As the World Bank itself has noted, countries mired in violence are where people face the worst failures of development. In a 2011 report about development in conflict areas, the World Bank notes how crucial security, justice, and jobs are to break the cycles of violence.

Developing Darfur?

The aims of the conference are, of course, admirable. In addition to supporting recovery and development projects, it will draw attention to Darfur, which has slipped out of the limelight, and could breathe life into the Doha Document for Peace in Darfur - the 2011 peace agreement signed by the government and one rebel group. Support for the development strategy, it is hoped, will attract more support for - and signatories to - the peace deal.

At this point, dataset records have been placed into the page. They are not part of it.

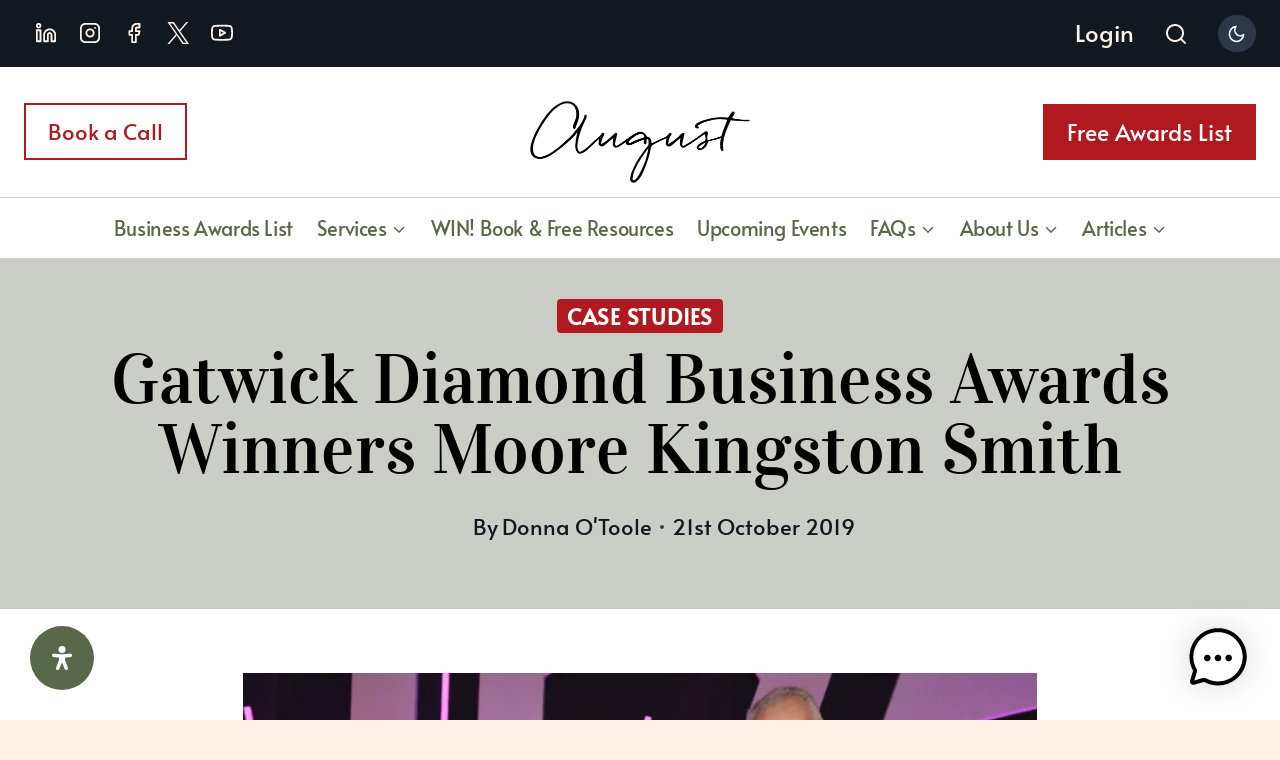

--- FILE ---
content_type: application/javascript
request_url: https://prism.app-us1.com/?a=651099735&u=https%3A%2F%2Fwww.augustawards.com%2Fgatwick-diamond-business-awards-winners%2F
body_size: 125
content:
window.visitorGlobalObject=window.visitorGlobalObject||window.prismGlobalObject;window.visitorGlobalObject.setVisitorId('ad3d19e6-de89-4366-8170-9b727717245e', '651099735');window.visitorGlobalObject.setWhitelistedServices('tracking', '651099735');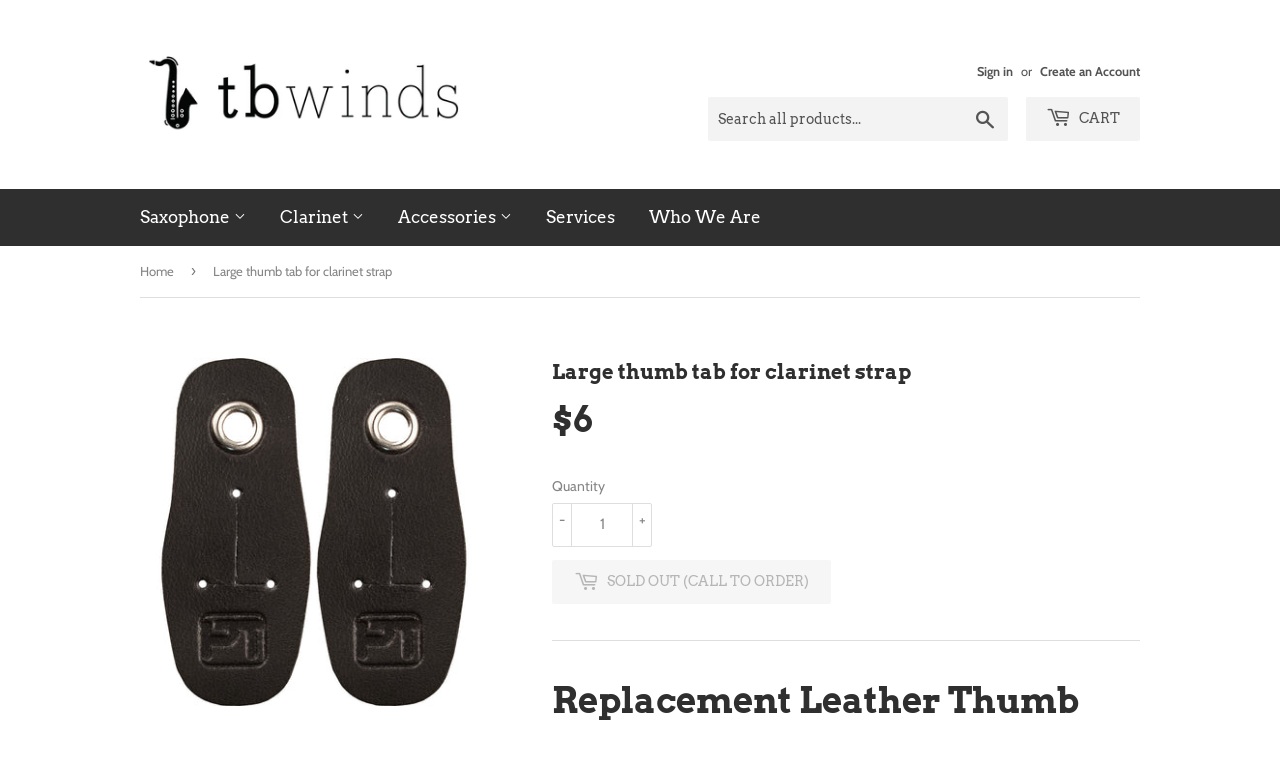

--- FILE ---
content_type: text/css
request_url: https://tbwinds.com/cdn/shop/t/1/assets/hero-slideshow.scss.css?v=157593745465265066351562952362
body_size: -735
content:
/* Additional CSS code added for full-width hero slider feature */
@media screen and (min-width: 480px) {
  #heroSlider--slideshow {
    margin-right: -30px;
    margin-left: -30px; } }


--- FILE ---
content_type: text/css
request_url: https://tbwinds.com/cdn/shop/t/1/assets/about-us.scss.css?v=21533008555298292051563033325
body_size: -532
content:
.round{width:205px;height:205px;border-radius:490px;overflow:hidden;background-repeat:no-repeat;text-align:left;position:relative}.round.left{margin-right:15px}.round img{max-width:none!important}@media screen and (max-width: 480px){.round{width:150px!important;height:150px!important}.round img{width:150px!important;height:150p!important}}@media screen and (min-width: 480px){.about-intro{padding-right:20px}.videoheader{margin-left:-30px;margin-right:-30px}}@media screen and (min-width: 1200px){.social-sidebar{width:380px}.biography{width:calc(100% - 380px)}}
/*# sourceMappingURL=/cdn/shop/t/1/assets/about-us.scss.css.map?v=21533008555298292051563033325 */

Long-suffering Darfuris deserve the international solidarity and generosity, but there are real concerns that funds will not improve human rights. Money can't buy the reforms needed to make the strategy's vision of respect for human rights and the rule of law come true.

Only Sudan's government can rein in its forces, disarm militia, hold abusers accountable, stop bombing and attacking civilians, and end its repressive policies. Only the government can grant the UN and aid groups the unfettered access they need.

All of those steps are set out in countless UN Security Council Resolutions and incorporated into benchmarks such as those put forward by the UN Group of Experts for improving the human rights situation. But Sudan has repudiated external efforts to change its behaviour and implemented almost none of them.

International donors rightly want to see sustained development and respect for basic rights in Darfur.

They should not accept partial, politicised development, nor should they ignore ongoing rights abuses or the pressing humanitarian needs that still exist. Instead, donors should lean hard on their beneficiary government and insist on long-demanded reforms and better human rights conditions.

They should insist on full access to Darfur, transparency in the management and oversight of the funding, and independent monitoring to ensure that funds promote real improvements in the human rights situation and don't contribute to continuing repression.